During the year ended 31st December, 2008, neither the Company nor any of its subsidiaries purchased, sold or redeemed any of the Company’s listed securities.

CODE ON CORPORATE GOVERNANCE PRACTICES

During the year ended 31st December, 2008, the Company has complied with the code provisions of the “Code on Corporate Governance Practices” (the “Code”) as set out in Appendix 14 to the Rules Governing the Listing of Securities on The Stock Exchange of Hong Kong Limited, except for the following deviations:

1. Code provision A.2.1

Mr. Wong Chung Mat, Ben is the Group’s Chairman and Chief Executive Officer and has occupied these two positions since February 2003. In allowing the two positions to be occupied by the same person, the Company has considered the following:

  • (a) Both positions require in-depth knowledge and considerable experience of the Group’s business. Candidates with the suitable knowledge, experience and leadership are difficult to find both within and outside the Group. If either of the positions is occupied by an unqualified person, the Group’s performance could be gravely compromised.

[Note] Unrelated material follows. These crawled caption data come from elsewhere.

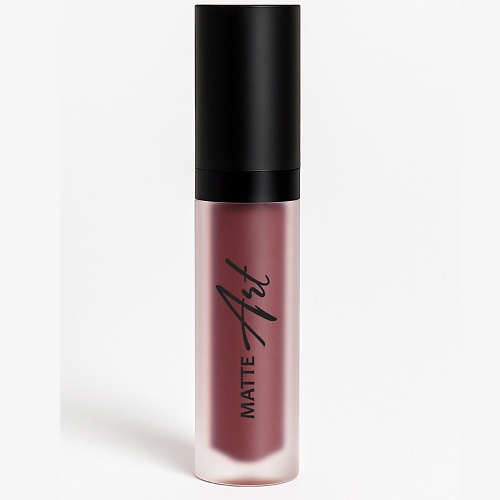 

LAVELLE COLLECTION Помада для губ, жидкая, матовая Matte Art пыльная роза, Помада для губ, жидкая, матовая Matte Art пыльная роза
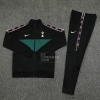 Chandal de Chaqueta del Tottenham Hotspur 20-21 Negro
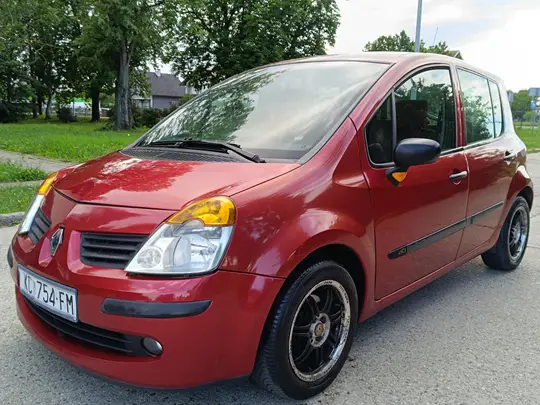Renault Modus
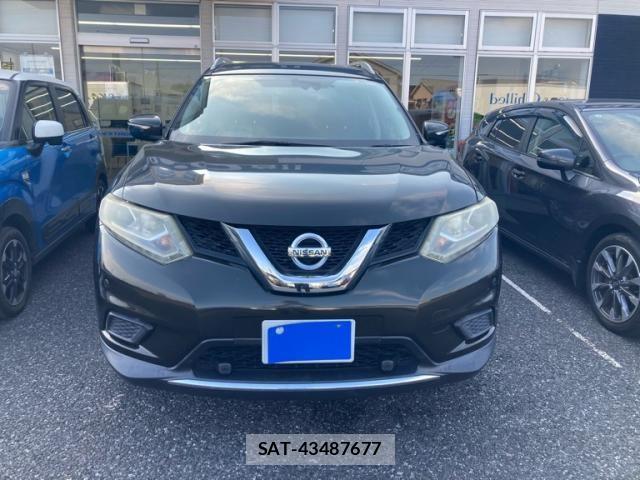Nissan X-TRAIL HYBRID 2016-01 7459106-1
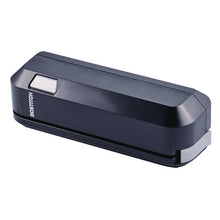 Load image into Gallery viewer, 20-Sheet Electric Three-Hole Punch, 9/32" Holes, Black
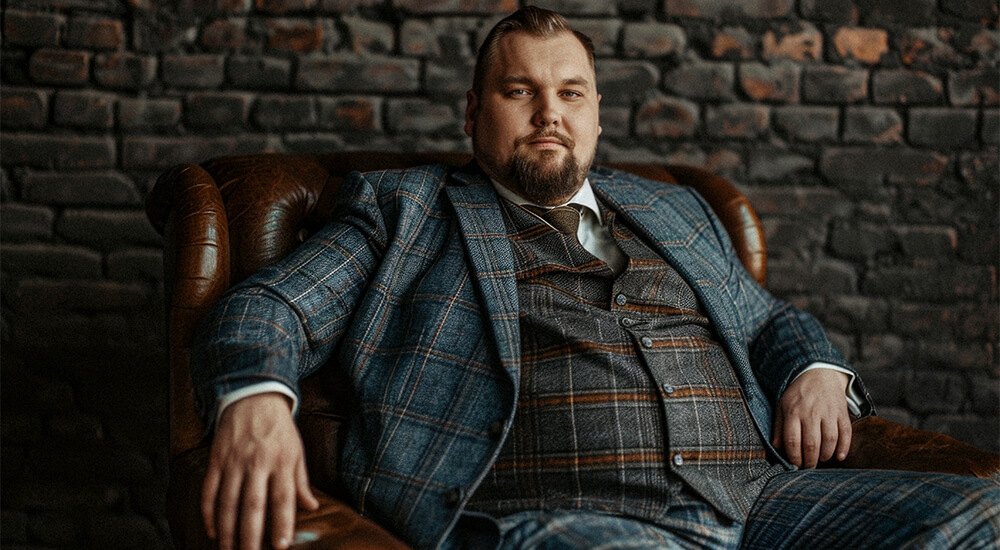 Kilolu Erkekler Nasıl Giyinmeli?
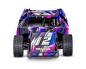 Preview: Traxxas Slash Modified BL-2S Brushless pink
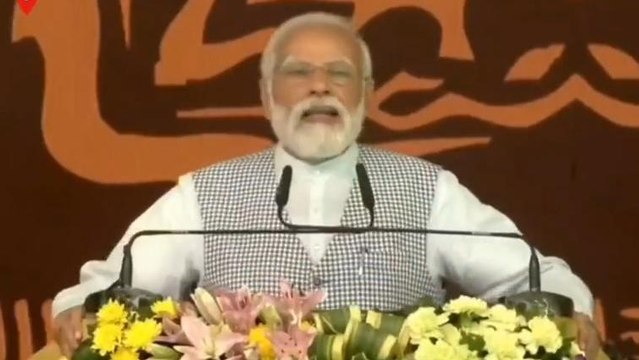 विंध्य को प्रधानमंत्री नरेंद्र मोदी ने दी बड़ी सौगात, 4036 गांव को मिली यह सुविधा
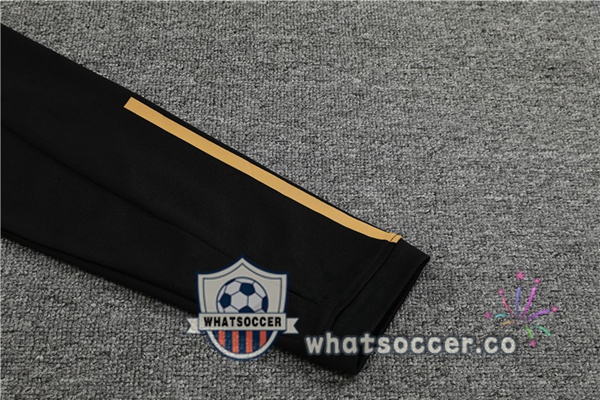 Germany White Black Tracksuit 2022-2023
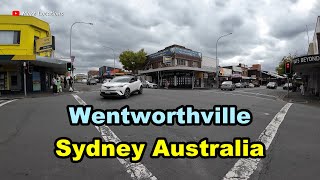 Wentworthville Town Centre - Sydney Australia Walking Tour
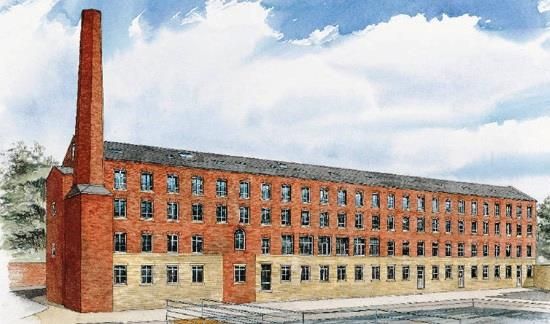 Winker Green Mills, Stanningley Road - Photo 1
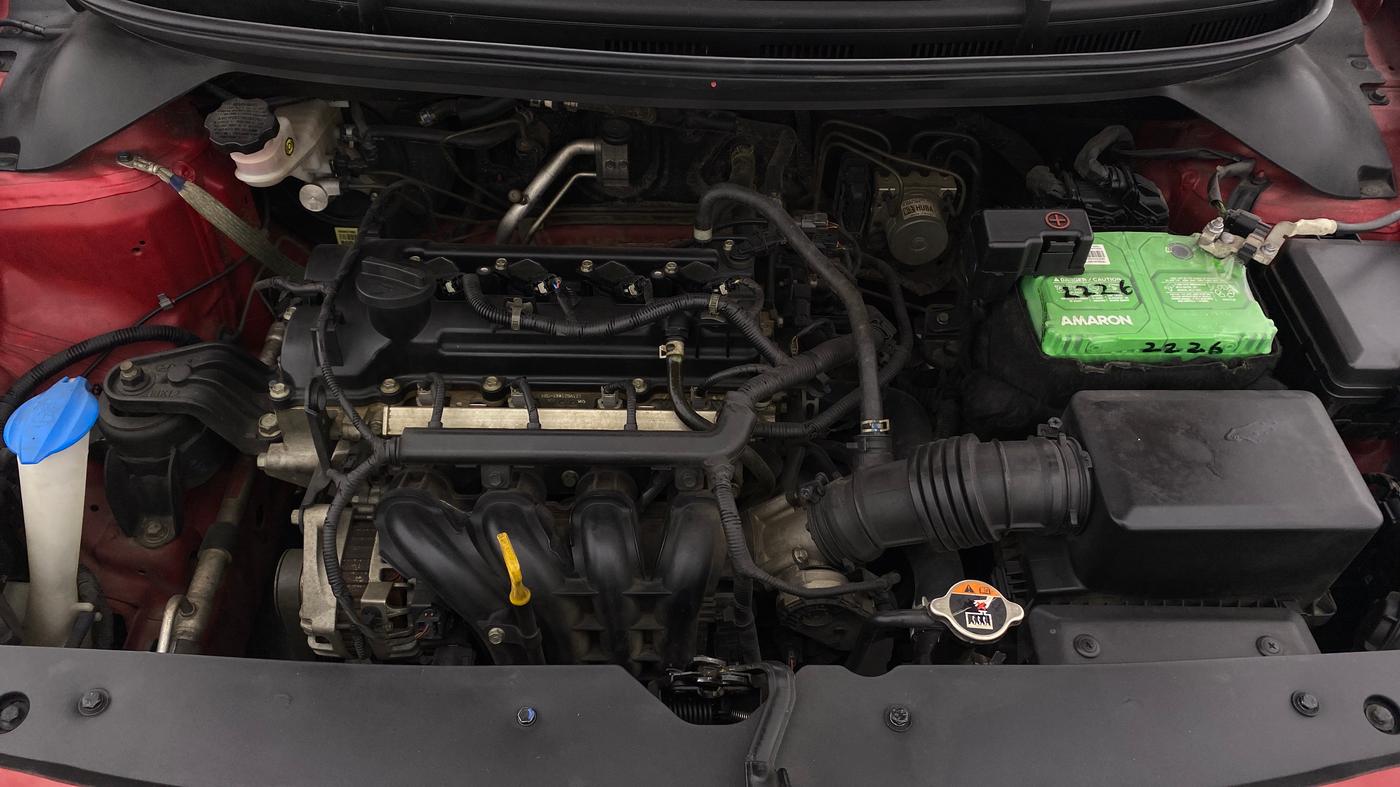 2019 Hyundai Elite i20 ASTA 1.2 (O), Petrol, Manual, 38,670 km, Open Bonet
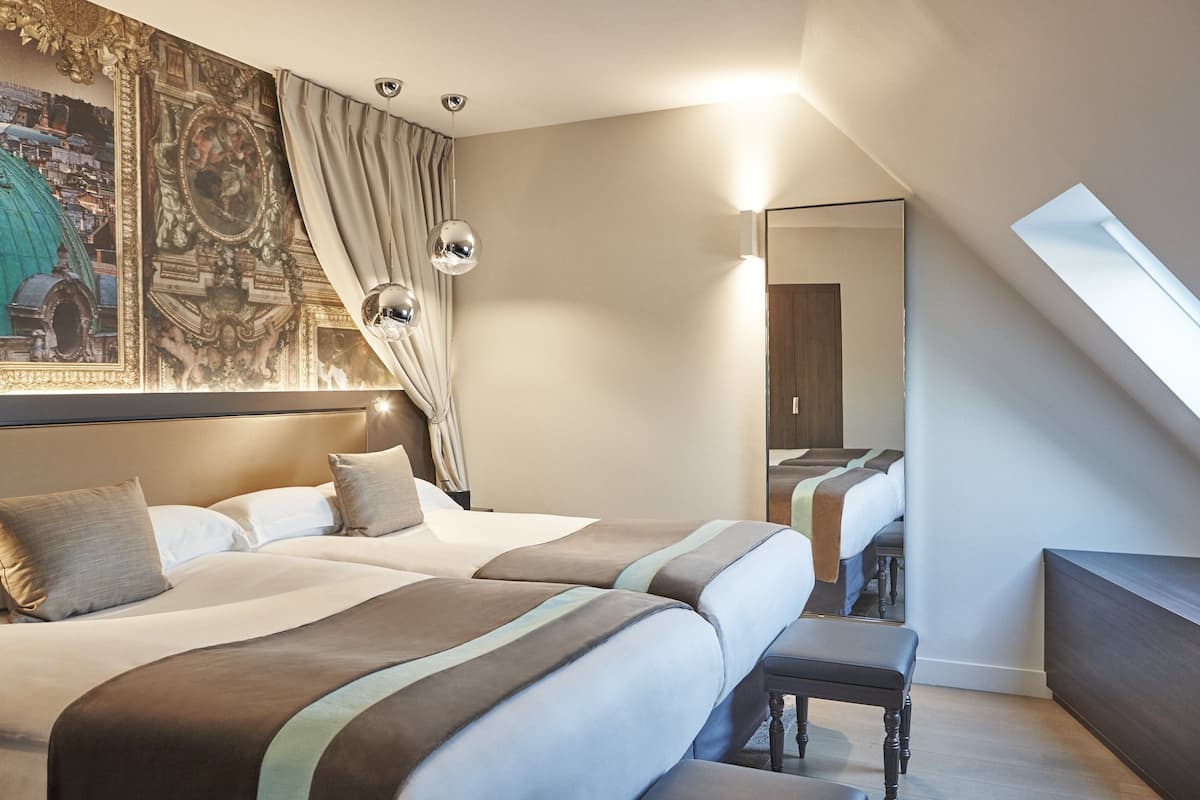 Suite, 2 chambres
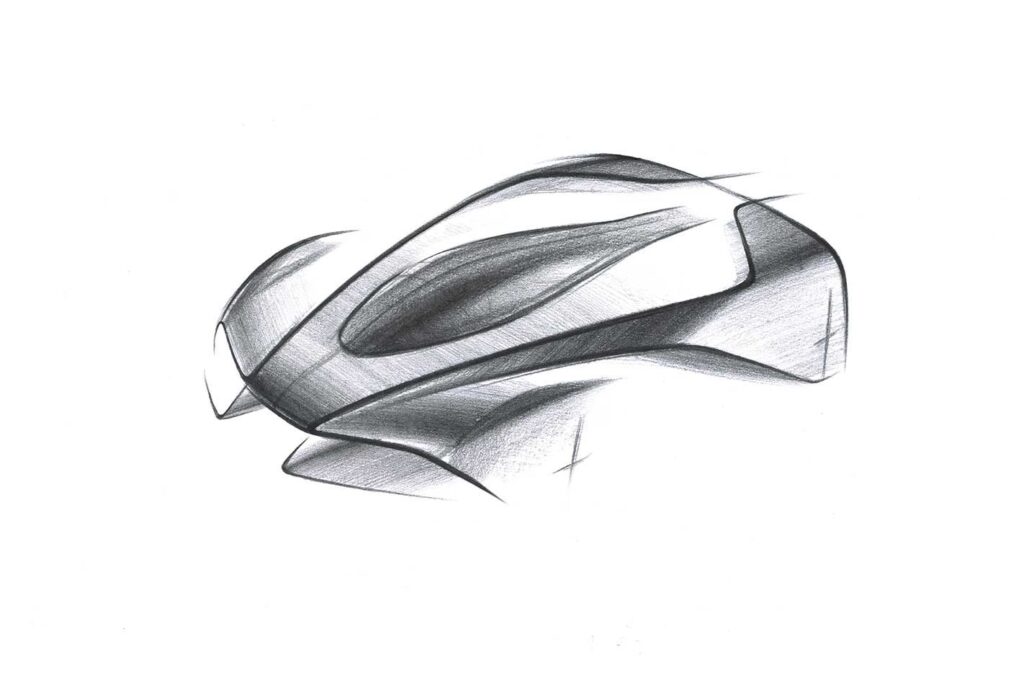 New Aston Martin hypercar 003 announced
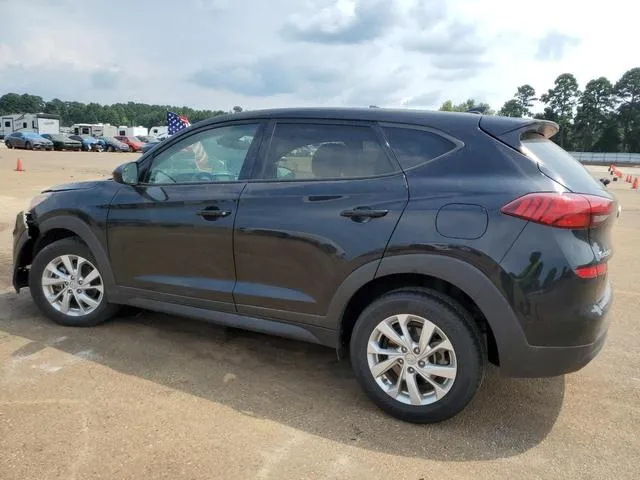 KM8J23A49KU903238 2019 2019 Hyundai Tucson- SE 2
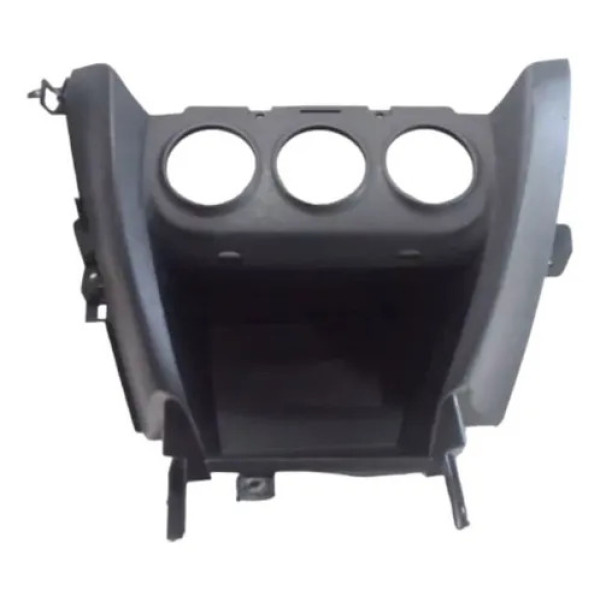 Moldura Acabamento Do Controle Do Ar Mit. Asx 2010 A 2011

  • (b) The Company believes that the supervision of the Board and its independent non-executive directors can provide an effective check and balance mechanism and ensures that the interests of the shareholders are adequately represented.

2. Code provision A.4.1

None of the existing non-executive directors of the Company is appointed for a specific term. This constitutes a deviation from code provision A.4.1 of the Code. However, every Director of the Company is now subject to retirement by rotation under Bye-law 112 of the Bye-laws of the Company. As such, the Company considers that sufficient measures have been taken to ensure that the Company’s corporate governance practices are no less exacting than those in the Code.

— 16 —

AUDIT COMMITTEE

The Audit Committee, which comprises all Independent Non-executive Directors, has reviewed with management the accounting principles and practices adopted by the Group and discussed auditing, internal controls and financial reporting matters including a review of the financial statements for the year ended 31st December, 2008.

By Order of the Board WONG CHUNG MAT, BEN Chairman and Chief Executive Officer

Hong Kong, 17th April, 2009

As at the date of this announcement, the Executive Directors of the Company are Mr. Wong Chung Mat, Ben, Mr. Wong Chung Ah, Johnny, Mr. Chan Tsze Wah, Gabriel, Mr. Tan Chang On, Lawrence, Mr. Wan Man Keung, Ms. Wong Yin Man, Ada and Mr. Lam Sek Sung, Patrick; and the Independent Non-executive Directors are Dr. Li Ka Cheung, Eric, G.B.S., O.B.E., J.P., Dr. Yu Sun Say, G.B.S., J.P. and Mr. Alfred Donald Yap, J.P.